Nadine Boughton: A Fractured Atlas
Over the next week/months, we are making room on Lenscratch to feature work that was slated for exhibition that is not making it to the walls. Nadine Boughton was to open the exhibition, A Fractured Atlas, at the United Photo Industries Galleries in New York on April 2nd and run through May 1st. She also has work in these exhibitions that are currently unavailable for public viewing: Feminist Futurist, Mills Gallery, Boston Center for the Arts, Boston, MA and Outspoken, Seven Women Photographers, Chester Gallery, New England College, New Hampshire.
Boughton was selected for the Photolucida Critical Mass “Top 50” in 2011, 2013, 2014 and 2016. Her work has been exhibited internationally, including UPI Gallery, Brooklyn; Newport Art Museum, Newport, MA; Candela Books + Gallery, Richmond, VA; Griffin Museum of Photography, Boston, MA. Her work has been published on-line and in textbooks, literary magazines and album covers. She was an IRIS lecturer at The Annenberg Space for Photography, Los Angeles, CA. Nadine’s work is represented by Matthew Swift Gallery, Gloucester, MA and is collected internationally.

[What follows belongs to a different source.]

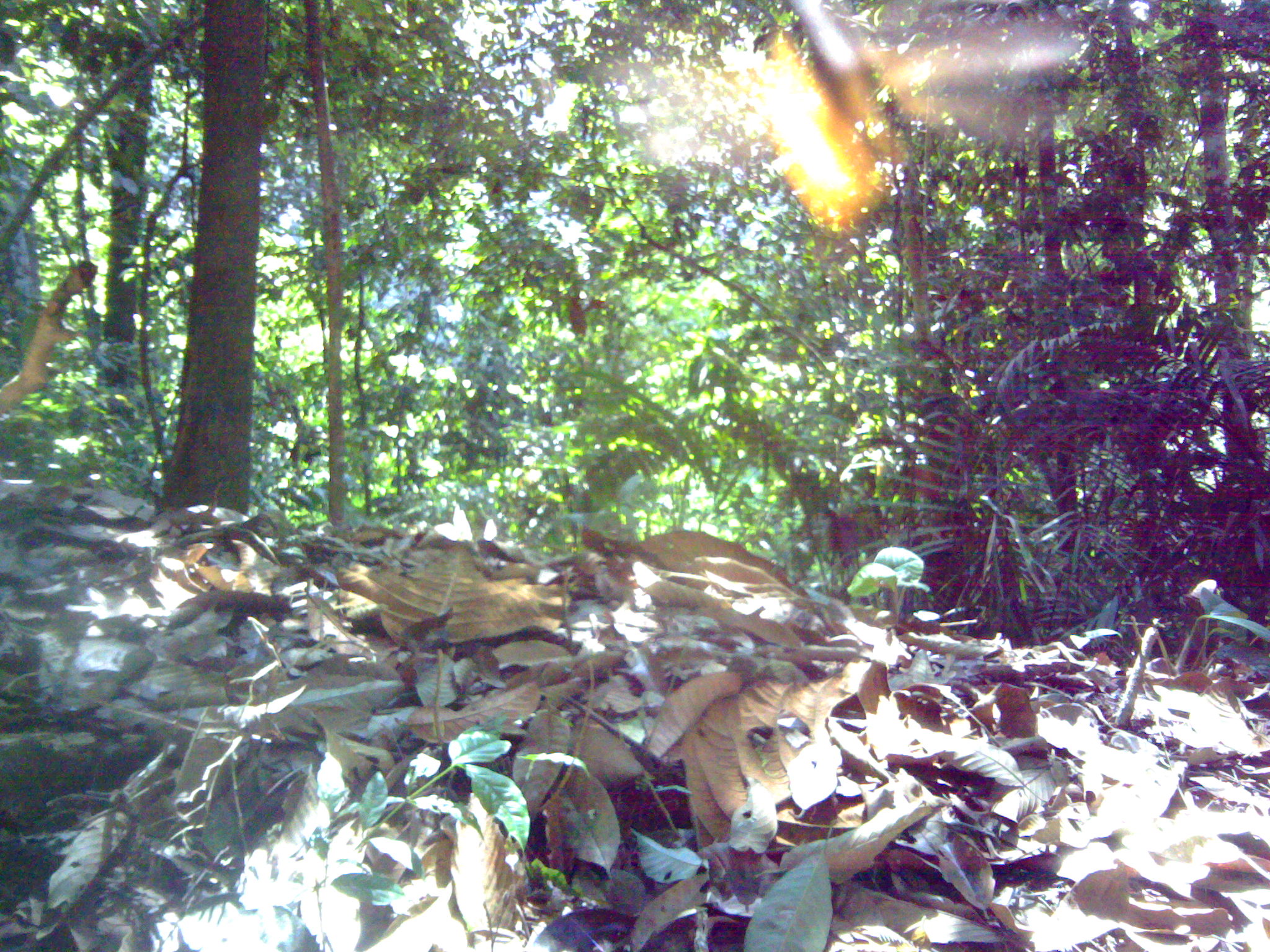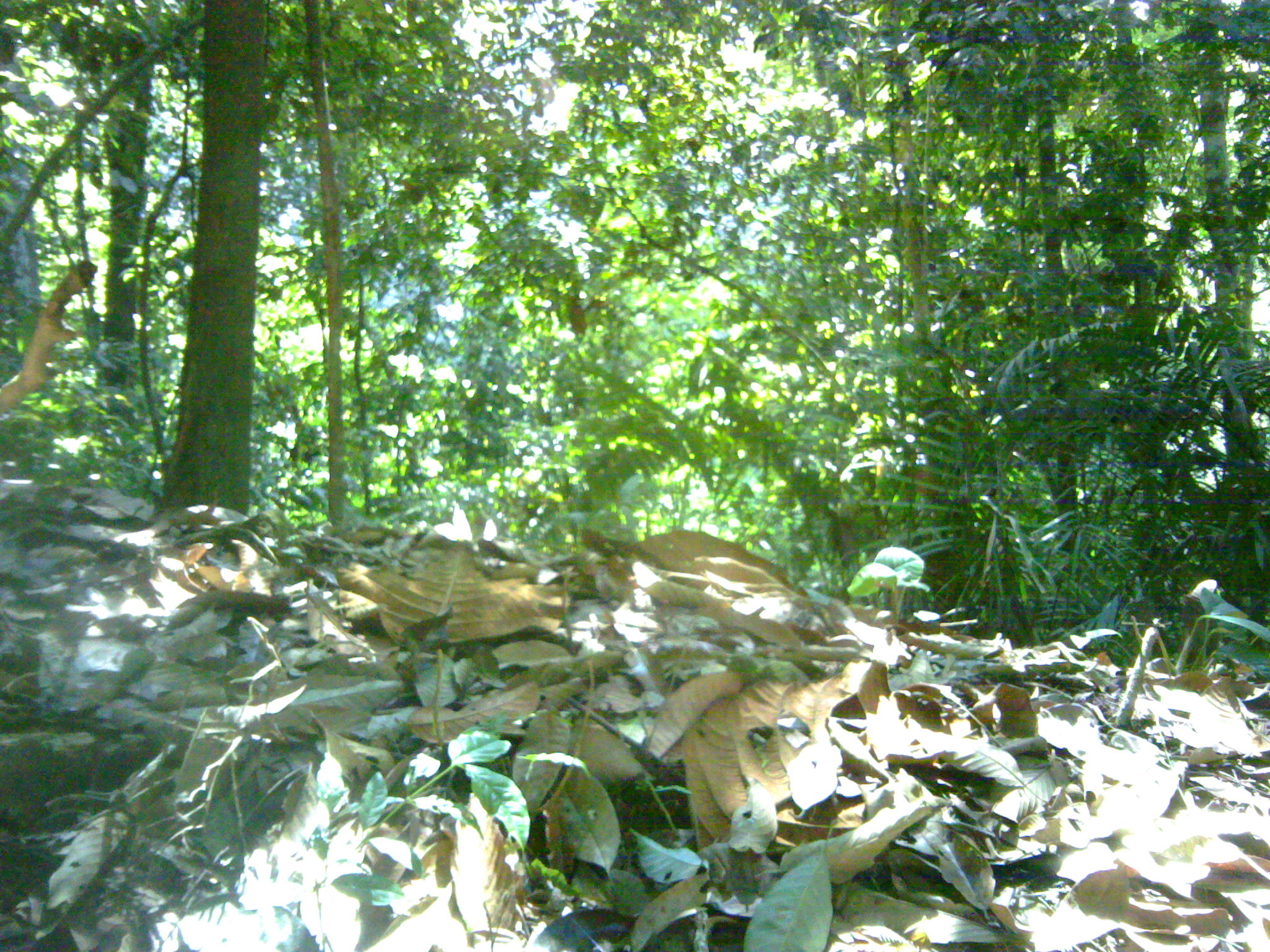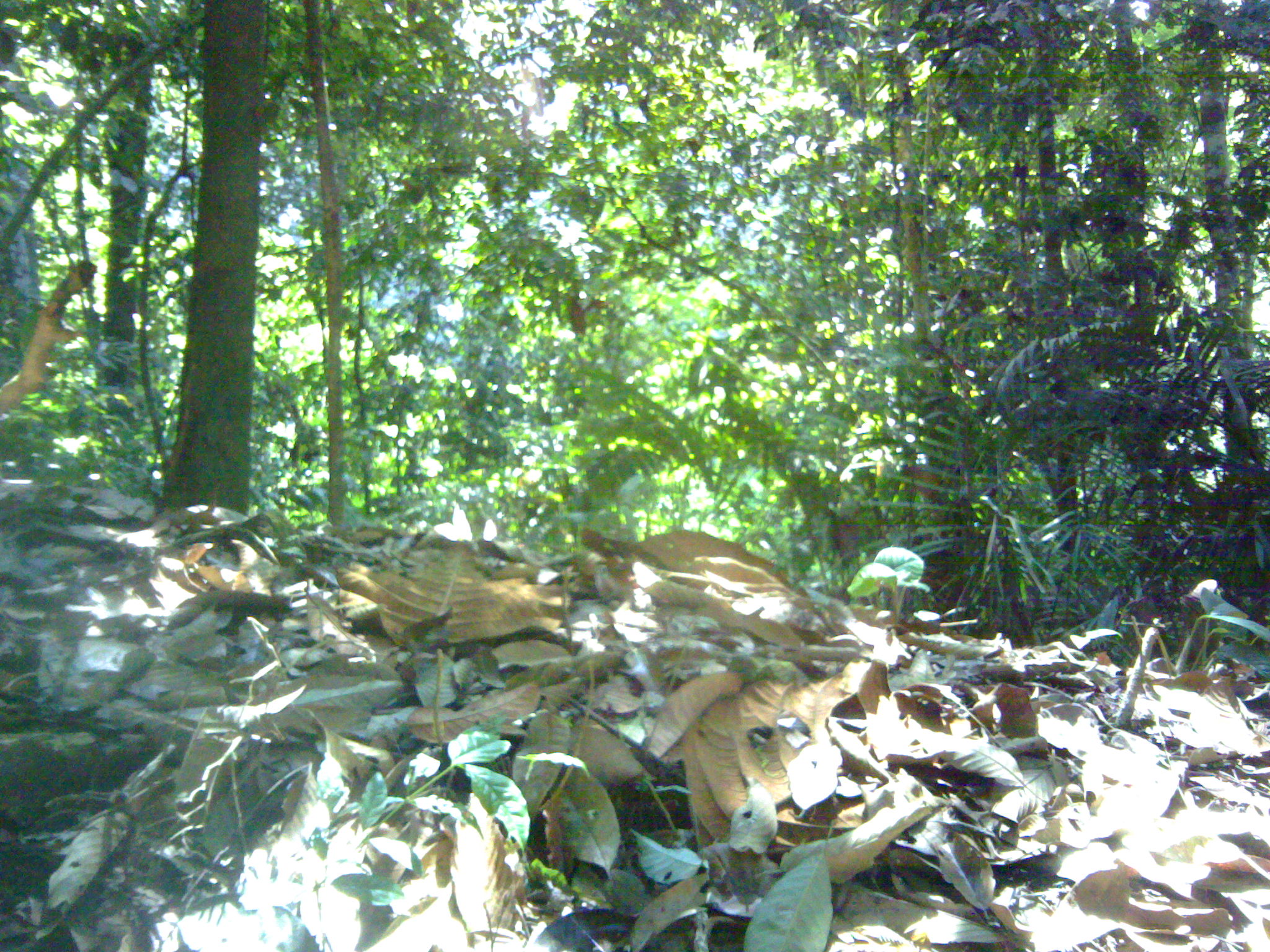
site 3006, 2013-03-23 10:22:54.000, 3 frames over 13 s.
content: unidentified animal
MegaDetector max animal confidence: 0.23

Boughton grew up in Rochester, NY under the shadow of George Eastman’s Kodak Tower. She studied photography with Garry Winogrand, and at Visual Studies Workshop, Rochester, NY, and Lesley University, Cambridge, MA. She currently lives in Gloucester, MA.
A FRACTURED ATLAS
This series is a conversation with the element of water. Water as feeling, feminine, birth. Water as life, flow, the Tao.
To shape this project I began collecting children’s books from the 1940‘s-1950‘s while simultaneously clipping newspaper photographs of climate crises. I chose a process that served a more primal entryway into memory, making hand-cut collages. “Then and now” became a major theme, comparing the shifts in awareness and actuality from mid-century to our present global crises, our broken planet.
“Then” reflects a more direct experience of the natural world, life in the body before technology transformed our lives. This includes the experience of spaciousness, interconnectedness and wonder. A 1955 children’s book states with Zen-like simplicity, “They all looked at the rain.”
My focus on the element of water meant diving into emotion; this series became a personal expression of grief. Born at the end of WWll, I am witnessing our planet hurled to the brink of climate catastrophe within the lifetime of a single generation – my own. I witness the speed of change that includes worldwide migrations, and at present, a viral pandemic. We are in a rush to save the Tree of Life.
Emily Dickinson wrote, “Water, is taught by thirst.” Whether drought or floods we live in a fractured atlas. Just as the collage process draws on fragments to make a whole, this series became my “water prayers” for making our planet whole through gratitude, compassion and action.